Data items:
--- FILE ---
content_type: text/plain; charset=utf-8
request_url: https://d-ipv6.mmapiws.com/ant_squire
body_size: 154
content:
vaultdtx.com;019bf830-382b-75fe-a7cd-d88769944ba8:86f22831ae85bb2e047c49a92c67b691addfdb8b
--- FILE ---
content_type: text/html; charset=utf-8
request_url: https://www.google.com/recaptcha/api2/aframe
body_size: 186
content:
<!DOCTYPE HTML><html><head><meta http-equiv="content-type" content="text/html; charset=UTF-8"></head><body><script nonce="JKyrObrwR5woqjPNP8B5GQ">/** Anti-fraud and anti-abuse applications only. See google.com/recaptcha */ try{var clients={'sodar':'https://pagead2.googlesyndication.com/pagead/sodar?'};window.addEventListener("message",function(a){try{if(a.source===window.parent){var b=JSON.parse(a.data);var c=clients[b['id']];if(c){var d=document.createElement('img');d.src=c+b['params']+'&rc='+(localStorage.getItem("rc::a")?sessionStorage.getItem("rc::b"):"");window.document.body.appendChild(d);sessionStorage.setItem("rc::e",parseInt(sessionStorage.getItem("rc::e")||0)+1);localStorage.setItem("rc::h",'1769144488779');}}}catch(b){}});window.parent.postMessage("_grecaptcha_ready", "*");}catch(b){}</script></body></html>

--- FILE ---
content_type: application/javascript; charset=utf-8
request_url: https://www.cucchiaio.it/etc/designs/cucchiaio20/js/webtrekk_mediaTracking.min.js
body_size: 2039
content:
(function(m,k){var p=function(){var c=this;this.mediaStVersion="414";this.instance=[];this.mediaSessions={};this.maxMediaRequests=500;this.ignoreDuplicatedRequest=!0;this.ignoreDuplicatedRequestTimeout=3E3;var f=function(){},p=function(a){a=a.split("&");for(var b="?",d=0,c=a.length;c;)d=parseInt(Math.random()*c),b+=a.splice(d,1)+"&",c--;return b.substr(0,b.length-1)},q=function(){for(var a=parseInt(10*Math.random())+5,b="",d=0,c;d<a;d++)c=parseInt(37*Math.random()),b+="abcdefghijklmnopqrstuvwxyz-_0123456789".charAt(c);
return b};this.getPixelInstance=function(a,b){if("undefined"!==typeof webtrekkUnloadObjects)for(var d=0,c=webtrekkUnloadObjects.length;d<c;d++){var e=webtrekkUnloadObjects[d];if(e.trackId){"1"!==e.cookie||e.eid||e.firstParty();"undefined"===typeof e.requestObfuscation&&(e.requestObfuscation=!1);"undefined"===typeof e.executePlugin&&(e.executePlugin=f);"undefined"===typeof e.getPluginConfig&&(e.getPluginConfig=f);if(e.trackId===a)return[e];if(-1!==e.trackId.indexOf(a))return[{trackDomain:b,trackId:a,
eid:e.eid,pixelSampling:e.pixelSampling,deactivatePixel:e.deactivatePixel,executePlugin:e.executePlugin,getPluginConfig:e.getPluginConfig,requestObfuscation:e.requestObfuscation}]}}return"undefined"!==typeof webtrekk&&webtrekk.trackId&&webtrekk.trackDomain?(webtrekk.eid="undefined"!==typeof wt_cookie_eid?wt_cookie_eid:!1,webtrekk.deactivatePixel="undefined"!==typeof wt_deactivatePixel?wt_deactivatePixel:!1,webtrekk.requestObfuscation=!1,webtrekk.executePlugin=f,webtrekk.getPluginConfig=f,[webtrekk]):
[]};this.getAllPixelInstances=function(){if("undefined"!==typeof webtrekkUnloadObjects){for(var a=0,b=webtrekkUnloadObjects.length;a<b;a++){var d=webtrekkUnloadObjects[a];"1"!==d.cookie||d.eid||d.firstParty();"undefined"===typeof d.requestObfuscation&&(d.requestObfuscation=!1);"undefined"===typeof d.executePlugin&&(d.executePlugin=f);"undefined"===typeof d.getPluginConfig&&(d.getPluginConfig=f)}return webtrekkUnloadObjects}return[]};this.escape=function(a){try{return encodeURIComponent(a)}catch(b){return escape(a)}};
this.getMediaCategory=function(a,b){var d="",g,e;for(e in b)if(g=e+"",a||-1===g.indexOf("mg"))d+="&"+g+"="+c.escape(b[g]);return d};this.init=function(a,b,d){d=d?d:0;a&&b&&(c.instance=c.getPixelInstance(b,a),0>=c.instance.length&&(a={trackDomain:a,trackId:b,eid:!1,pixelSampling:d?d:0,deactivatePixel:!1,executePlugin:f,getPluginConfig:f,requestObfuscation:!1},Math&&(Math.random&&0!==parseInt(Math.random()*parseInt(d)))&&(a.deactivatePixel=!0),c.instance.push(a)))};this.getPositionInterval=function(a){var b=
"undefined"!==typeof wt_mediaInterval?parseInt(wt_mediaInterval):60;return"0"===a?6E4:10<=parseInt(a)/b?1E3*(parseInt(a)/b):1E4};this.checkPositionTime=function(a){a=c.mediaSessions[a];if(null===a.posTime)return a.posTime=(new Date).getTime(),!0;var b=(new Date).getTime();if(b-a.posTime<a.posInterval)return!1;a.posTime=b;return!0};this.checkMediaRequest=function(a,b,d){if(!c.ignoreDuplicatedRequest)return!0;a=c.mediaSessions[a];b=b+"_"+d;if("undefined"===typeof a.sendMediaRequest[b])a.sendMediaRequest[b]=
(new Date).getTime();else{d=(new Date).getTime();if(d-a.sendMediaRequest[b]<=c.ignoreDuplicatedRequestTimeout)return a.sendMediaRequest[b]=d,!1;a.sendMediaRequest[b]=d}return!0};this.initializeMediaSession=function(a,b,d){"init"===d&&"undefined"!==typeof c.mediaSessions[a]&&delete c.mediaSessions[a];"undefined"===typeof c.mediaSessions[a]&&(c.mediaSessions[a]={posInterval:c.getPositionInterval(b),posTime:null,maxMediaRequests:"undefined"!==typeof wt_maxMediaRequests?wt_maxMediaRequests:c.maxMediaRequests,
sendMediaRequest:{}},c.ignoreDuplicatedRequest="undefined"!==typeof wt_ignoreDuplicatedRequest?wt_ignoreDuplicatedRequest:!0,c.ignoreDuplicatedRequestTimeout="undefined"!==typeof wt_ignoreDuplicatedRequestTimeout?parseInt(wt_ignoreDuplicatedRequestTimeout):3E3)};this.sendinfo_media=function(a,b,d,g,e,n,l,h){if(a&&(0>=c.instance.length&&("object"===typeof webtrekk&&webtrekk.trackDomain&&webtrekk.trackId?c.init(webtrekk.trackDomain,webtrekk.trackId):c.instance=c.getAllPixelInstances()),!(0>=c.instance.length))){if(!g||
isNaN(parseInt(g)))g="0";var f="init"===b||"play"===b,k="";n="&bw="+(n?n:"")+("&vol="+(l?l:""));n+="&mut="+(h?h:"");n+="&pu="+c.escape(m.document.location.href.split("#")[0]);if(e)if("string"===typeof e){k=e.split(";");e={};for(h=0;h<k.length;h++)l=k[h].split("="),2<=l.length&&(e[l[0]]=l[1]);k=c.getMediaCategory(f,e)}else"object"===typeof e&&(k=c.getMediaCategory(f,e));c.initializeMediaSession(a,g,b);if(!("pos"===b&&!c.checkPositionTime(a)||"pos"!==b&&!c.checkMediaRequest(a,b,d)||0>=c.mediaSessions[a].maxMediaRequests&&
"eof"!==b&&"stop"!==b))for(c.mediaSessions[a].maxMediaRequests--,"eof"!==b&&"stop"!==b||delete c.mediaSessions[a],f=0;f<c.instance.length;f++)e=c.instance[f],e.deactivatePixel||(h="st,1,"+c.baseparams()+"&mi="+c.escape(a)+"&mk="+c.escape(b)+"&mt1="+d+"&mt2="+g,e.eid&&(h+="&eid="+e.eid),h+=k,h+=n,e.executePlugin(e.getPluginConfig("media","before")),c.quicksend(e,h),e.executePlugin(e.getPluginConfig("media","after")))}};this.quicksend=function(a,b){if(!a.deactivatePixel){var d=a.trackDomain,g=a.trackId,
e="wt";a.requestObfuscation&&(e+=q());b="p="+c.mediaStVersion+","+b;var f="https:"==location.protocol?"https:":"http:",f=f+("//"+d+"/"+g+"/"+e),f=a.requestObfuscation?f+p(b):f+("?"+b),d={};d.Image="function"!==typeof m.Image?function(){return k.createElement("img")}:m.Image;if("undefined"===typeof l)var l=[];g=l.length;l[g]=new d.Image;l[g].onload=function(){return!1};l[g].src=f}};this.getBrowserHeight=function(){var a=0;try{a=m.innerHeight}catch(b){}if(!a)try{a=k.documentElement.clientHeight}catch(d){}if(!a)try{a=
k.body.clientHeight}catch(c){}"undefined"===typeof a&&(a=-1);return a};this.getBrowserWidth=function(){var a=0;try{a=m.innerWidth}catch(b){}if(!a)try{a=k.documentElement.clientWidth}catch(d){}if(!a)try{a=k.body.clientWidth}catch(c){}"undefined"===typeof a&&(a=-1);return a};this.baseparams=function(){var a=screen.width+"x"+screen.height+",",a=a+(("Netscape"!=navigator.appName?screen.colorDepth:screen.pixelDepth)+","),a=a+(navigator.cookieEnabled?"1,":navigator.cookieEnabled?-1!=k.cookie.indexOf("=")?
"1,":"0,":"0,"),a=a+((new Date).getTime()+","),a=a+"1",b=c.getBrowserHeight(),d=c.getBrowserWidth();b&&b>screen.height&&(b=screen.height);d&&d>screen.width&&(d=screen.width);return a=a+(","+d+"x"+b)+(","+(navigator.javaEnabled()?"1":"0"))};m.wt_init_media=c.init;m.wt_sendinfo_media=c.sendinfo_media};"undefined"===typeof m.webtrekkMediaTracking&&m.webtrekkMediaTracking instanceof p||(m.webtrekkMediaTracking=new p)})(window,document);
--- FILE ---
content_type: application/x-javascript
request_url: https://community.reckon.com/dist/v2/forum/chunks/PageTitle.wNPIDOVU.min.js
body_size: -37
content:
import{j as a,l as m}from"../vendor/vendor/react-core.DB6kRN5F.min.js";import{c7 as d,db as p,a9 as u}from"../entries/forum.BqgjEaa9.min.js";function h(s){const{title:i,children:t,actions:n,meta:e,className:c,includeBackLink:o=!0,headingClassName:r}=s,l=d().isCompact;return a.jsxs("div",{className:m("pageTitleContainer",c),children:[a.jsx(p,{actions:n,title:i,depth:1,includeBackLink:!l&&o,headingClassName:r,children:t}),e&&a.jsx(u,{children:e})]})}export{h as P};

Goal of the exercise:
Go through the entries above and copy each line with "getBrowserHeight" in it.

Completed task:
e="wt";a.requestObfuscation&&(e+=q());b="p="+c.mediaStVersion+","+b;var f="https:"==location.protocol?"https:":"http:",f=f+("//"+d+"/"+g+"/"+e),f=a.requestObfuscation?f+p(b):f+("?"+b),d={};d.Image="function"!==typeof m.Image?function(){return k.createElement("img")}:m.Image;if("undefined"===typeof l)var l=[];g=l.length;l[g]=new d.Image;l[g].onload=function(){return!1};l[g].src=f}};this.getBrowserHeight=function(){var a=0;try{a=m.innerHeight}catch(b){}if(!a)try{a=k.documentElement.clientHeight}catch(d){}if(!a)try{a=
"1,":"0,":"0,"),a=a+((new Date).getTime()+","),a=a+"1",b=c.getBrowserHeight(),d=c.getBrowserWidth();b&&b>screen.height&&(b=screen.height);d&&d>screen.width&&(d=screen.width);return a=a+(","+d+"x"+b)+(","+(navigator.javaEnabled()?"1":"0"))};m.wt_init_media=c.init;m.wt_sendinfo_media=c.sendinfo_media};"undefined"===typeof m.webtrekkMediaTracking&&m.webtrekkMediaTracking instanceof p||(m.webtrekkMediaTracking=new p)})(window,document);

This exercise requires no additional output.